Great Lakes Compact Passes the U.S. House; More Protections Sought

WATCH THIS CRAP! Water is Life-& the Great Lakes are probably the largest fresh-water reserve on Earth. Monied interests have been licking their lips over the Great Lakes Ecosystems for years now-from bottled-water outfits to utilities in arid climates.

ASW

FOR IMMEDIATE RELEASE
September 24, 2008 6:01 PM

CONTACT: Food and Water Watch
Jon Keesecker or Kate Fried, Food & Water Watch (202) 683-2500
Great Lakes Compact Passes the U.S. House, International Coalition of Water Advocates Calls for Additional Protections for Great Lakes

WASHINGTON – September 24 – On Tuesday, the U.S. House passed the Great Lakes Compact, which aims to ban diversion of Great Lakes water. Hailed as a landmark conservation bill by many, the Compact will ultimately fail to stop corporations from withdrawing and selling water as a commodity. Despite efforts launched by an international coalition lead by Food & Water Watch and the Council of Canadians to ensure a more comprehensive agreement, the Great Lakes Compact passed the U.S. House yesterday by a vote of 390 to 25.

An agreement between the 8 states of the Great Lakes Basin, the Compact lays out guidelines for taking water from major supplies in that area for use by large-scale projects and private enterprise. Yet many of the exceptions outlined in the Compact are bad for consumers and the environment.

“The Compact could have been a great step forward to protect the Great Lakes,” said Wenonah Hauter, executive director of Food & Water Watch. “However, there are serious concerns with the exceptions laid out in the Compact, such as those allowing the packaging and sale of Great Lakes water as a ‘product’ for private gain and explicitly exempting bottled water. Furthermore, the Compact fails to incorporate the Public Trust doctrine that protects Great Lakes basin waters from private export and sale and protects these waters from claims to the water as a product under international trade laws.”

The Public Trust doctrine affirms that water is a public resource that must be managed by the state governments in trust for the benefit of citizens, yet it was omitted from the Compact despite calls from citizens to include it. “This is a very important concept,” said Maude Barlow, founder of the Council of Canadians and renowned activist, “The doctrine was born out of the recognition that publicly owned natural resources are essential to meet the basic needs of all citizens and communities, regardless of economic status.”

While the Compact aims to ban large-scale diversions from the Great Lakes, it excludes water in containers smaller than 5.7 gallons and “water as a product in any size container” from that ban, leaving it vulnerable to packaging by commercial interests. “As long as the water is considered a product, it establishes a precedent that water can be grabbed by profit-hungry corporations who want to claim it is a product not subject to the Compact,” said Hauter. “This undermines the very purpose of the Compact and creates a dangerous precedent for exporting water in the U.S., in this instance from the largest body of freshwater in North America.

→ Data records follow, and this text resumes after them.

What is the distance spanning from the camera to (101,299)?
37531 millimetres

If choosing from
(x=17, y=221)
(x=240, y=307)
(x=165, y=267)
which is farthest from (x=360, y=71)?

The diversion ban is historic, but it is undermined by the product exemption and therefore further action is needed to protect Michigan’s water.”

Representative Bart Stupak of Michigan and Representative Dennis Kucinich of Ohio have led the effort in Congress to close the Compact’s loopholes. Representative Kucinich introduced H.R. 6814 in August, which would amend the 1986 Water Resources Development Act in order to strengthen its public trust doctrine and limit the withdrawal of Great Lakes water for sale.